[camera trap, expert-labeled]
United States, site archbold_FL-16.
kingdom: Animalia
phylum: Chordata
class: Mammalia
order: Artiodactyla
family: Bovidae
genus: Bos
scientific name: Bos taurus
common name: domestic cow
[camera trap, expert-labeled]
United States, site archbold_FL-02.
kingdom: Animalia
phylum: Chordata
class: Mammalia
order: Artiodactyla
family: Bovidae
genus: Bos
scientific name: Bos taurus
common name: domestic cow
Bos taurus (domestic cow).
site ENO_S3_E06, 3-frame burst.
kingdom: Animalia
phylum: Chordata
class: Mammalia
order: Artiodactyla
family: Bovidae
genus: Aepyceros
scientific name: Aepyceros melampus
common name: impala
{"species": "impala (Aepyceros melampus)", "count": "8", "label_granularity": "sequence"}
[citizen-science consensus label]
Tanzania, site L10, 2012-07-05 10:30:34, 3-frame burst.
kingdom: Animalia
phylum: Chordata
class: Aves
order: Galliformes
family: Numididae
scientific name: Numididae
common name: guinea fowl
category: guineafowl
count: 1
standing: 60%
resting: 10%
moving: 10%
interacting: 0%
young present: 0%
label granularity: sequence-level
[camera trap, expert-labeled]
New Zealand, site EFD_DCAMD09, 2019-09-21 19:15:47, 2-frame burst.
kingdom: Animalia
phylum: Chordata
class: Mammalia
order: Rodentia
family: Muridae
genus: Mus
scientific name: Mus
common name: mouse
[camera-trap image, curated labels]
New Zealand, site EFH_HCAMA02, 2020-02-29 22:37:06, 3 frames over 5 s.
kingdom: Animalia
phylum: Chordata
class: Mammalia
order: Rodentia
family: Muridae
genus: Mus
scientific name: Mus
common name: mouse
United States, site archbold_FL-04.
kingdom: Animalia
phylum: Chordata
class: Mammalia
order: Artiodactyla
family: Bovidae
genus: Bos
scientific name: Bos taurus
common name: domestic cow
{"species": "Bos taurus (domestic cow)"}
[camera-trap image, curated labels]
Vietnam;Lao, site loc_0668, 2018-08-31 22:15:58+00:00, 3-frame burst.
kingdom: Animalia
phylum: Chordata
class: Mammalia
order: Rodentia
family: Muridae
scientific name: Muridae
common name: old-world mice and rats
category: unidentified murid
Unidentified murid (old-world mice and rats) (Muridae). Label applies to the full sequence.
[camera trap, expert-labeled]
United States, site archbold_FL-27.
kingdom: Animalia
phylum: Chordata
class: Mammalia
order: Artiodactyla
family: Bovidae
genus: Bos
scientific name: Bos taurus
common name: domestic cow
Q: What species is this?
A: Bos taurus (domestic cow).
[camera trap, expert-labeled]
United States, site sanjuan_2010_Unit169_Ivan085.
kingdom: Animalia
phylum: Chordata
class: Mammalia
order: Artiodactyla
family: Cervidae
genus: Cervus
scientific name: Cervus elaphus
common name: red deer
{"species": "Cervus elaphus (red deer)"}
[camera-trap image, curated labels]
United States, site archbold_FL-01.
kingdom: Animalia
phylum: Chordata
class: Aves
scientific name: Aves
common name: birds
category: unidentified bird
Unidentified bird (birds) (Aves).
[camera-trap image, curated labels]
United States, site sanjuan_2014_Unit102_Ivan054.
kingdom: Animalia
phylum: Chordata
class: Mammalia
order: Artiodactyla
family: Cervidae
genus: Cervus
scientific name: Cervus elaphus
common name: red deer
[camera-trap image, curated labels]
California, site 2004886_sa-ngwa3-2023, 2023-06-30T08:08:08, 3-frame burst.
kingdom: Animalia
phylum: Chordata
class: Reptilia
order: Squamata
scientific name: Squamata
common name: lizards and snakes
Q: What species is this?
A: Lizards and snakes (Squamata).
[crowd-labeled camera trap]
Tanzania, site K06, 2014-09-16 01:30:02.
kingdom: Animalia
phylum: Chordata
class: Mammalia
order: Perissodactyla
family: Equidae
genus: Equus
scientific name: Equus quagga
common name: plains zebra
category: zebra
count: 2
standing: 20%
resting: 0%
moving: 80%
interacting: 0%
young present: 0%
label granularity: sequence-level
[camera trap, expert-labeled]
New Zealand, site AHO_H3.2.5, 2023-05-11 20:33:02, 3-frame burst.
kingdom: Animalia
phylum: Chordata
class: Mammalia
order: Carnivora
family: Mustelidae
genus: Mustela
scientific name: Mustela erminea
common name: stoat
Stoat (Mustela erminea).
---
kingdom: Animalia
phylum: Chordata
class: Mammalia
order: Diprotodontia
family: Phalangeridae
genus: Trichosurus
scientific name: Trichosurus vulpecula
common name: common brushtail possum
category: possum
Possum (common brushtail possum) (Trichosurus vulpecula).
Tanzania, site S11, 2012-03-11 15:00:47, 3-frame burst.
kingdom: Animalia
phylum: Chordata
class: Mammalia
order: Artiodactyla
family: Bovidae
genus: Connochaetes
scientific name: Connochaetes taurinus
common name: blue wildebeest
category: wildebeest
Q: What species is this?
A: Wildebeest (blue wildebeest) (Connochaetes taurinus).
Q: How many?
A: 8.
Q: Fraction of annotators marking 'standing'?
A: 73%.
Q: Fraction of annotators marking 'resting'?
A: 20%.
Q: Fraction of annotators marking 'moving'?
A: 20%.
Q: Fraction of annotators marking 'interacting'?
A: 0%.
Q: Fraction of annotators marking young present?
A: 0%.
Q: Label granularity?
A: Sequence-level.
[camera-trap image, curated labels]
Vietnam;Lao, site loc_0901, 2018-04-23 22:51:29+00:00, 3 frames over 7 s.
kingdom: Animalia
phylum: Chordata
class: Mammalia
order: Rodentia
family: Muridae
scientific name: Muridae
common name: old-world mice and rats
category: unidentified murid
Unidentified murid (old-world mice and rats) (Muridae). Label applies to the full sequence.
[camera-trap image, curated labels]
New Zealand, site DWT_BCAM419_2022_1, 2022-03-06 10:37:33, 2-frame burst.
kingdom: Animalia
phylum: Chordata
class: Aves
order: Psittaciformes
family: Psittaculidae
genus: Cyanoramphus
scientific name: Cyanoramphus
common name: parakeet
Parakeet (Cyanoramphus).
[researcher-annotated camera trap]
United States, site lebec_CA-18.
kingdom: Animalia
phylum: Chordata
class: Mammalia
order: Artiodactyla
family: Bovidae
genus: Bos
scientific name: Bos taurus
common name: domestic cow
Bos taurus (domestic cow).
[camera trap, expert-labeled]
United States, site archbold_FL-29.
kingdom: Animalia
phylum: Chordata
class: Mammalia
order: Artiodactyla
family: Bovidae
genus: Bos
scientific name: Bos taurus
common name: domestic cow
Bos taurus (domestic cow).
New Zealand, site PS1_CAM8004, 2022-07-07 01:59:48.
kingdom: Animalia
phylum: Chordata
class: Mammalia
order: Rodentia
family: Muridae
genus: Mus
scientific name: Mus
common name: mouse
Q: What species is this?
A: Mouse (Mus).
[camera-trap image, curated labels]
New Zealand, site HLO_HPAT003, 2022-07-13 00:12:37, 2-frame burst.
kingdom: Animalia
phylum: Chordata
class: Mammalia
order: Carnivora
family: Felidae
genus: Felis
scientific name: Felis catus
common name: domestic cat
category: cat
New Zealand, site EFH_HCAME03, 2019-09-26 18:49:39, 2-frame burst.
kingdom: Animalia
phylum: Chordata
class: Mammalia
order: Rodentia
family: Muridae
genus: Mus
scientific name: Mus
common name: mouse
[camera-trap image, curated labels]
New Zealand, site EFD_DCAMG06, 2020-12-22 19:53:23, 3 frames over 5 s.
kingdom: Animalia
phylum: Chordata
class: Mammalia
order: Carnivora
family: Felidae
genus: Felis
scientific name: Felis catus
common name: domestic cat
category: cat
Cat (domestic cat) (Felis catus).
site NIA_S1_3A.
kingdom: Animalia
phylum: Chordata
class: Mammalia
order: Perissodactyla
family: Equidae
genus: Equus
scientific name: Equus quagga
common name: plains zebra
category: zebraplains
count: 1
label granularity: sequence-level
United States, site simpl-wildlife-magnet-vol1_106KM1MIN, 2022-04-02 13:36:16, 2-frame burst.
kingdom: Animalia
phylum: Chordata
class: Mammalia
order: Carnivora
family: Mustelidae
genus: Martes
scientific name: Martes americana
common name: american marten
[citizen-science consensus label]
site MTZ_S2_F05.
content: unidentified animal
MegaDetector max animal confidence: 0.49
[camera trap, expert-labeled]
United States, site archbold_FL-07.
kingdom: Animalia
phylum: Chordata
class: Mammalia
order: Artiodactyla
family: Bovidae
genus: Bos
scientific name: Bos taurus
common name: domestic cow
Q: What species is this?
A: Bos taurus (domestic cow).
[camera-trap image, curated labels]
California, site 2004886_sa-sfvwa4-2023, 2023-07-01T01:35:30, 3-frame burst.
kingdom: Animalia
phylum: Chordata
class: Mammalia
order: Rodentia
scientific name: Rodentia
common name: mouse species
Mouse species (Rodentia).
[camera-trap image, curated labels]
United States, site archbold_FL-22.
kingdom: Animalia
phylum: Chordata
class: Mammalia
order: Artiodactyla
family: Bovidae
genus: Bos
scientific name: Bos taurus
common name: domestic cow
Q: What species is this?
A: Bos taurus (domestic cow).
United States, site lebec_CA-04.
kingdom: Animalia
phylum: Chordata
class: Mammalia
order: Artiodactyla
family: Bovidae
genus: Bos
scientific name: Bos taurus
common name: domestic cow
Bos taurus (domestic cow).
• • • • •
ACTION ITEM ▸
Would you return each line of the material above, unchanged, from the first one through the line where "standing: 60%" appears?

WRITTEN RESPONSE ▸
[camera trap, expert-labeled]
United States, site archbold_FL-16.
kingdom: Animalia
phylum: Chordata
class: Mammalia
order: Artiodactyla
family: Bovidae
genus: Bos
scientific name: Bos taurus
common name: domestic cow
[camera trap, expert-labeled]
United States, site archbold_FL-02.
kingdom: Animalia
phylum: Chordata
class: Mammalia
order: Artiodactyla
family: Bovidae
genus: Bos
scientific name: Bos taurus
common name: domestic cow
Bos taurus (domestic cow).
site ENO_S3_E06, 3-frame burst.
kingdom: Animalia
phylum: Chordata
class: Mammalia
order: Artiodactyla
family: Bovidae
genus: Aepyceros
scientific name: Aepyceros melampus
common name: impala
{"species": "impala (Aepyceros melampus)", "count": "8", "label_granularity": "sequence"}
[citizen-science consensus label]
Tanzania, site L10, 2012-07-05 10:30:34, 3-frame burst.
kingdom: Animalia
phylum: Chordata
class: Aves
order: Galliformes
family: Numididae
scientific name: Numididae
common name: guinea fowl
category: guineafowl
count: 1
standing: 60%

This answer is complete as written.